TASK INSTRUCTIONS: All of the material below is to be retyped exactly.

MATERIAL FOR THIS EXERCISE:
####################
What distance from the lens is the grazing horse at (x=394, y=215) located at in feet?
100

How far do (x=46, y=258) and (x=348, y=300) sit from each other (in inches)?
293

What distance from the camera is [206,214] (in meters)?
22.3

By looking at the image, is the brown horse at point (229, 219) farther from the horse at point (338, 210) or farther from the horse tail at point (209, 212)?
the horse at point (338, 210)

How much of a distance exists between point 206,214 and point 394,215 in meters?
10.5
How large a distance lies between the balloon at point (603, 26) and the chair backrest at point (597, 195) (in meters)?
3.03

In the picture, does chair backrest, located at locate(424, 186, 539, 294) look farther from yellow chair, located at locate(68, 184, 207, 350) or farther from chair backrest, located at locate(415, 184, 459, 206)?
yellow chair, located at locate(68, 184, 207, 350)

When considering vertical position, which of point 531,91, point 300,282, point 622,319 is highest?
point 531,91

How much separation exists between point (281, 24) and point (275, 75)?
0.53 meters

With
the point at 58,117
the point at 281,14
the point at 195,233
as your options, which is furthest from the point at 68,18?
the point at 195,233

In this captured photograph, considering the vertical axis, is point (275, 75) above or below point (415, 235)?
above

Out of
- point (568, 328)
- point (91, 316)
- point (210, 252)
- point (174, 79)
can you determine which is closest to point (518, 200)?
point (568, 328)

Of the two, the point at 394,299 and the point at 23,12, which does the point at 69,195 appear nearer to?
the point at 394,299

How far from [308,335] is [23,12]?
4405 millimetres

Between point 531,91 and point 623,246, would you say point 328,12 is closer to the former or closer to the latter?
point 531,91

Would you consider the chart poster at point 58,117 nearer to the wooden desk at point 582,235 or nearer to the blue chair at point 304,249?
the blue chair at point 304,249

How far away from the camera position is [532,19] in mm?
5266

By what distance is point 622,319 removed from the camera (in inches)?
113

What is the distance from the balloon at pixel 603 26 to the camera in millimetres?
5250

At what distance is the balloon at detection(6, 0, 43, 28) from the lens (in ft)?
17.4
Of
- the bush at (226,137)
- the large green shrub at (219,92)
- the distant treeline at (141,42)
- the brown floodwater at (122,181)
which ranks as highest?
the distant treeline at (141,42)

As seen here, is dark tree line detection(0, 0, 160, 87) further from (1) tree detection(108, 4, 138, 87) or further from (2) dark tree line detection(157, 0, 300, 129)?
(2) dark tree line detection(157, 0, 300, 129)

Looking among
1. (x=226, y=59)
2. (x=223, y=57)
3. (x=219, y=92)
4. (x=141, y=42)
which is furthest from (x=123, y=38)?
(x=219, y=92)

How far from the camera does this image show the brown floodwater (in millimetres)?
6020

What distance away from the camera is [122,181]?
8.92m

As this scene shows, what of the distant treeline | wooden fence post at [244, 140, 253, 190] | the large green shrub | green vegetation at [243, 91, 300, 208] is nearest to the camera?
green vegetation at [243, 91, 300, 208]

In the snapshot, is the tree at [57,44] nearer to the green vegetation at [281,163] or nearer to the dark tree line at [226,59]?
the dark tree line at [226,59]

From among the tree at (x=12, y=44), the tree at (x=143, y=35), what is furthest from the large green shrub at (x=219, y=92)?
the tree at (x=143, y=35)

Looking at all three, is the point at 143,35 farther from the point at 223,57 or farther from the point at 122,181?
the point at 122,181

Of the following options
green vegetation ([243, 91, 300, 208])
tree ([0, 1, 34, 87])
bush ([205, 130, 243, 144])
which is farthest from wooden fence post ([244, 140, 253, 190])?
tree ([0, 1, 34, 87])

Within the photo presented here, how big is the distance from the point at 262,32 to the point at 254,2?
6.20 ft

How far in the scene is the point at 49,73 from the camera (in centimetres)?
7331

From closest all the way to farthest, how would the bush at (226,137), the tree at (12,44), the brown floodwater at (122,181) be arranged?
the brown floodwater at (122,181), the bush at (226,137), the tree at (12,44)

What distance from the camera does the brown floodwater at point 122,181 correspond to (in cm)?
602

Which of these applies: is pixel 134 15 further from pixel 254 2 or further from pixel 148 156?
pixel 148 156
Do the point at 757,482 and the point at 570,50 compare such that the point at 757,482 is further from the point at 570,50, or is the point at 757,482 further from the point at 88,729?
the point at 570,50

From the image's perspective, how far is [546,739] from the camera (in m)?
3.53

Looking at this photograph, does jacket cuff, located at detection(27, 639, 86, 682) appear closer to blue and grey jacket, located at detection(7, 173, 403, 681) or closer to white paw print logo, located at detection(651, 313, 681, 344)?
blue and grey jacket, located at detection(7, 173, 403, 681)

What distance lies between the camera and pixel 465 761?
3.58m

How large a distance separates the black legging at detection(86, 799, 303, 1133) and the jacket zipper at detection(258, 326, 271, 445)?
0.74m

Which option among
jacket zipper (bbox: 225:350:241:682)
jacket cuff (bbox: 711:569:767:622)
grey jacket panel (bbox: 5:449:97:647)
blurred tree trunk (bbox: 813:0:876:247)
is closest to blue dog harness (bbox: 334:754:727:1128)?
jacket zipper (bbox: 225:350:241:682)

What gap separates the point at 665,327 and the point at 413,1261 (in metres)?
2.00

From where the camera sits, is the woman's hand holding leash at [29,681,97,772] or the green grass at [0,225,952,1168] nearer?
####################
ANSWER TO THIS EXERCISE:
What distance from the lens is the grazing horse at (x=394, y=215) located at in feet?
100

How far do (x=46, y=258) and (x=348, y=300) sit from each other (in inches)?
293

What distance from the camera is [206,214] (in meters)?
22.3

By looking at the image, is the brown horse at point (229, 219) farther from the horse at point (338, 210) or farther from the horse tail at point (209, 212)?
the horse at point (338, 210)

How much of a distance exists between point 206,214 and point 394,215 in meters?
10.5
How large a distance lies between the balloon at point (603, 26) and the chair backrest at point (597, 195) (in meters)?
3.03

In the picture, does chair backrest, located at locate(424, 186, 539, 294) look farther from yellow chair, located at locate(68, 184, 207, 350) or farther from chair backrest, located at locate(415, 184, 459, 206)?
yellow chair, located at locate(68, 184, 207, 350)

When considering vertical position, which of point 531,91, point 300,282, point 622,319 is highest?
point 531,91

How much separation exists between point (281, 24) and point (275, 75)?
0.53 meters

With
the point at 58,117
the point at 281,14
the point at 195,233
as your options, which is furthest from the point at 68,18?
the point at 195,233

In this captured photograph, considering the vertical axis, is point (275, 75) above or below point (415, 235)?
above

Out of
- point (568, 328)
- point (91, 316)
- point (210, 252)
- point (174, 79)
can you determine which is closest to point (518, 200)?
point (568, 328)

Of the two, the point at 394,299 and the point at 23,12, which does the point at 69,195 appear nearer to?
the point at 394,299

How far from [308,335] is [23,12]?
4405 millimetres

Between point 531,91 and point 623,246, would you say point 328,12 is closer to the former or closer to the latter?
point 531,91

Would you consider the chart poster at point 58,117 nearer to the wooden desk at point 582,235 or nearer to the blue chair at point 304,249?
the blue chair at point 304,249

How far away from the camera position is [532,19] in mm?
5266

By what distance is point 622,319 removed from the camera (in inches)?
113

What is the distance from the balloon at pixel 603 26 to the camera in millimetres?
5250

At what distance is the balloon at detection(6, 0, 43, 28) from the lens (in ft)?
17.4
Of
- the bush at (226,137)
- the large green shrub at (219,92)
- the distant treeline at (141,42)
- the brown floodwater at (122,181)
which ranks as highest?
the distant treeline at (141,42)

As seen here, is dark tree line detection(0, 0, 160, 87) further from (1) tree detection(108, 4, 138, 87) or further from (2) dark tree line detection(157, 0, 300, 129)?
(2) dark tree line detection(157, 0, 300, 129)

Looking among
1. (x=226, y=59)
2. (x=223, y=57)
3. (x=219, y=92)
4. (x=141, y=42)
which is furthest from (x=123, y=38)?
(x=219, y=92)

How far from the camera does this image show the brown floodwater (in millimetres)?
6020

What distance away from the camera is [122,181]?
8.92m

As this scene shows, what of the distant treeline | wooden fence post at [244, 140, 253, 190] | the large green shrub | green vegetation at [243, 91, 300, 208] is nearest to the camera?
green vegetation at [243, 91, 300, 208]

In the snapshot, is the tree at [57,44] nearer to the green vegetation at [281,163] or nearer to the dark tree line at [226,59]?
the dark tree line at [226,59]

From among the tree at (x=12, y=44), the tree at (x=143, y=35), what is furthest from the large green shrub at (x=219, y=92)?
the tree at (x=143, y=35)

Looking at all three, is the point at 143,35 farther from the point at 223,57 or farther from the point at 122,181?
the point at 122,181

Of the following options
green vegetation ([243, 91, 300, 208])
tree ([0, 1, 34, 87])
bush ([205, 130, 243, 144])
which is farthest from wooden fence post ([244, 140, 253, 190])?
tree ([0, 1, 34, 87])

Within the photo presented here, how big is the distance from the point at 262,32 to the point at 254,2?
6.20 ft

How far in the scene is the point at 49,73 from the camera (in centimetres)?
7331

From closest all the way to farthest, how would the bush at (226,137), the tree at (12,44), the brown floodwater at (122,181) be arranged?
the brown floodwater at (122,181), the bush at (226,137), the tree at (12,44)

What distance from the camera does the brown floodwater at point 122,181 correspond to (in cm)?
602

Which of these applies: is pixel 134 15 further from pixel 254 2 or further from pixel 148 156?
pixel 148 156
Do the point at 757,482 and the point at 570,50 compare such that the point at 757,482 is further from the point at 570,50, or is the point at 757,482 further from the point at 88,729?
the point at 570,50

From the image's perspective, how far is [546,739] from the camera (in m)?
3.53

Looking at this photograph, does jacket cuff, located at detection(27, 639, 86, 682) appear closer to blue and grey jacket, located at detection(7, 173, 403, 681) or closer to white paw print logo, located at detection(651, 313, 681, 344)?
blue and grey jacket, located at detection(7, 173, 403, 681)

What distance lies between the camera and pixel 465 761?
3.58m

How large a distance separates the black legging at detection(86, 799, 303, 1133) and the jacket zipper at detection(258, 326, 271, 445)?
0.74m

Which option among
jacket zipper (bbox: 225:350:241:682)
jacket cuff (bbox: 711:569:767:622)
grey jacket panel (bbox: 5:449:97:647)
blurred tree trunk (bbox: 813:0:876:247)
is closest to blue dog harness (bbox: 334:754:727:1128)?
jacket zipper (bbox: 225:350:241:682)

What gap separates the point at 665,327 and the point at 413,1261 (in metres)?
2.00

From where the camera sits, is the woman's hand holding leash at [29,681,97,772] or the green grass at [0,225,952,1168] nearer?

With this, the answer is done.